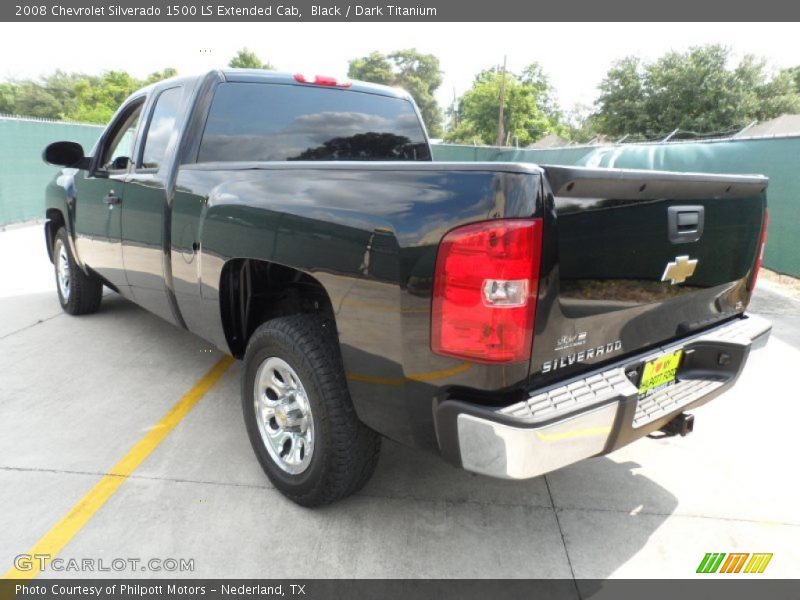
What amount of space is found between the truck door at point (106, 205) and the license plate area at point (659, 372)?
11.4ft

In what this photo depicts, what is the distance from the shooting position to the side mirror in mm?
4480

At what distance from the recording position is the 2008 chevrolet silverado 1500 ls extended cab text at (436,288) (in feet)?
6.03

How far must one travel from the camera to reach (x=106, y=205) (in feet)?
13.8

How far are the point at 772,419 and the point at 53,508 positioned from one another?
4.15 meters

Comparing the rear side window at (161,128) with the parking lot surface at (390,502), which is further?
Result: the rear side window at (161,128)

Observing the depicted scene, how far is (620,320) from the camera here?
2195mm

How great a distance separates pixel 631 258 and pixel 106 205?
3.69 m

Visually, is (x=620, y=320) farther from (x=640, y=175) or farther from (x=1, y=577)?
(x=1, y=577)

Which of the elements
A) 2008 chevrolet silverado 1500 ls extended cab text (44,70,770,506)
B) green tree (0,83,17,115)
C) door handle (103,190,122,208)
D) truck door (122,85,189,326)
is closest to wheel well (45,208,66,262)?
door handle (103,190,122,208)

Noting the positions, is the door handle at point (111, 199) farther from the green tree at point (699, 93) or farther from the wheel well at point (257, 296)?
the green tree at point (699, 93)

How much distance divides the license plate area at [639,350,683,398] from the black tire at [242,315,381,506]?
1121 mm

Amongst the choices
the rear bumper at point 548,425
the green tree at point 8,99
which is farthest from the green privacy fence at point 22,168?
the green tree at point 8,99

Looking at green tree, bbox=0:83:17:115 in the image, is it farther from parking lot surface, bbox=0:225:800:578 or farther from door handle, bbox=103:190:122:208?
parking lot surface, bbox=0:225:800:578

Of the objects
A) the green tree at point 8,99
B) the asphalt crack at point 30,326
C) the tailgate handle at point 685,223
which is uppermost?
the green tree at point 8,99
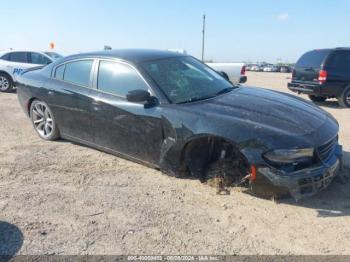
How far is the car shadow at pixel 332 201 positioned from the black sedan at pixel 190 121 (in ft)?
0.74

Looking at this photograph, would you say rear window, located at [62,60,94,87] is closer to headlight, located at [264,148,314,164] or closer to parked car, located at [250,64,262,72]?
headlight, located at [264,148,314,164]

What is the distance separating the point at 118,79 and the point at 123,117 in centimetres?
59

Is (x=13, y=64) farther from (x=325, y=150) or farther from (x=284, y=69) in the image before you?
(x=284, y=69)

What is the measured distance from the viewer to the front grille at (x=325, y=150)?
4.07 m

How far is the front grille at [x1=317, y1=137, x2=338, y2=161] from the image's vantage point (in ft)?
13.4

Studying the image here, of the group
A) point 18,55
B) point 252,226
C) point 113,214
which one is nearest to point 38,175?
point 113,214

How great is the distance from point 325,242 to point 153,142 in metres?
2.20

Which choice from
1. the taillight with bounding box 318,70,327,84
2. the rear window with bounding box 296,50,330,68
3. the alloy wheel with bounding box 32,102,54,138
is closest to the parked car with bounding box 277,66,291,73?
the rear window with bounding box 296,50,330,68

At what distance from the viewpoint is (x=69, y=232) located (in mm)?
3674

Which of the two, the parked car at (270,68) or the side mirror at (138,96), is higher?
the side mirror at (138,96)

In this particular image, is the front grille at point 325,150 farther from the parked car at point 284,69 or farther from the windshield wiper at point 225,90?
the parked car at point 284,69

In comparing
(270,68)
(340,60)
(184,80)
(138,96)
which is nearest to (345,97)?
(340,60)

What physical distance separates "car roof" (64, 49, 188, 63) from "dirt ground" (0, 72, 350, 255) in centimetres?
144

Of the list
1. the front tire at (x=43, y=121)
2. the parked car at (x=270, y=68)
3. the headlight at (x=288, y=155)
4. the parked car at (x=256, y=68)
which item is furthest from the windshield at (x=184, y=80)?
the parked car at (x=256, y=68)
⁂
**Direction:** Skip the pictures and print each record exactly as it stands.

**Answer to the problem:**
What amount of space is found between the truck door at point (106, 205) and the license plate area at point (659, 372)?
11.4ft

In what this photo depicts, what is the distance from the shooting position to the side mirror in mm?
4480

At what distance from the recording position is the 2008 chevrolet silverado 1500 ls extended cab text at (436,288) (in feet)?
6.03

How far must one travel from the camera to reach (x=106, y=205) (in feet)?
13.8

How far are the point at 772,419 and the point at 53,508 positioned from one another?
4.15 meters

Comparing the rear side window at (161,128) with the parking lot surface at (390,502), which is further?
Result: the rear side window at (161,128)

Observing the depicted scene, how far is (620,320) from the camera here?
2195mm

How great a distance separates pixel 631 258 and pixel 106 205?
3.69 m

Visually, is (x=620, y=320) farther from (x=640, y=175) or farther from (x=1, y=577)?
(x=1, y=577)

Which of the elements
A) 2008 chevrolet silverado 1500 ls extended cab text (44,70,770,506)
B) green tree (0,83,17,115)
C) door handle (103,190,122,208)
D) truck door (122,85,189,326)
is closest to wheel well (45,208,66,262)?
door handle (103,190,122,208)

Noting the positions, is the door handle at point (111, 199) farther from the green tree at point (699, 93) or farther from the wheel well at point (257, 296)?
the green tree at point (699, 93)

How much distance divides the license plate area at [639,350,683,398] from the black tire at [242,315,381,506]?
1121 mm

Amongst the choices
the rear bumper at point 548,425
the green tree at point 8,99
which is farthest from the green privacy fence at point 22,168?
the green tree at point 8,99

Looking at green tree, bbox=0:83:17:115 in the image, is it farther from parking lot surface, bbox=0:225:800:578 or farther from door handle, bbox=103:190:122:208?
parking lot surface, bbox=0:225:800:578

Of the objects
A) the green tree at point 8,99
B) the asphalt crack at point 30,326
C) the tailgate handle at point 685,223
which is uppermost?
the green tree at point 8,99
How far is the car shadow at pixel 332 201 positioned from the black sedan at pixel 190 121 (in ft)?
0.74

Looking at this photograph, would you say rear window, located at [62,60,94,87] is closer to headlight, located at [264,148,314,164] or closer to parked car, located at [250,64,262,72]?
headlight, located at [264,148,314,164]

What is the distance separating the point at 118,79 and the point at 123,117 in centimetres?
59

Is (x=13, y=64) farther from (x=325, y=150) or farther from (x=284, y=69) in the image before you?
(x=284, y=69)

What is the measured distance from the viewer to the front grille at (x=325, y=150)?
4.07 m

How far is the front grille at [x1=317, y1=137, x2=338, y2=161] from the image's vantage point (in ft)?
13.4

Studying the image here, of the group
A) point 18,55
B) point 252,226
C) point 113,214
which one is nearest to point 38,175?
point 113,214

How great is the distance from point 325,242 to point 153,142 in metres?
2.20

Which choice from
1. the taillight with bounding box 318,70,327,84
2. the rear window with bounding box 296,50,330,68
3. the alloy wheel with bounding box 32,102,54,138
is closest to the parked car with bounding box 277,66,291,73?
the rear window with bounding box 296,50,330,68

At what distance from the viewpoint is (x=69, y=232) located (in mm)?
3674

Which of the two, the parked car at (270,68) or the side mirror at (138,96), is higher?
the side mirror at (138,96)

In this particular image, is the front grille at point 325,150 farther from the parked car at point 284,69 or farther from the windshield wiper at point 225,90?
the parked car at point 284,69

In comparing
(270,68)
(340,60)
(184,80)
(138,96)
which is nearest to (345,97)?
(340,60)

What physical distance separates "car roof" (64, 49, 188, 63) from "dirt ground" (0, 72, 350, 255) in centimetres?
144

Of the list
1. the front tire at (x=43, y=121)
2. the parked car at (x=270, y=68)
3. the headlight at (x=288, y=155)
4. the parked car at (x=256, y=68)
which item is furthest from the windshield at (x=184, y=80)?
the parked car at (x=256, y=68)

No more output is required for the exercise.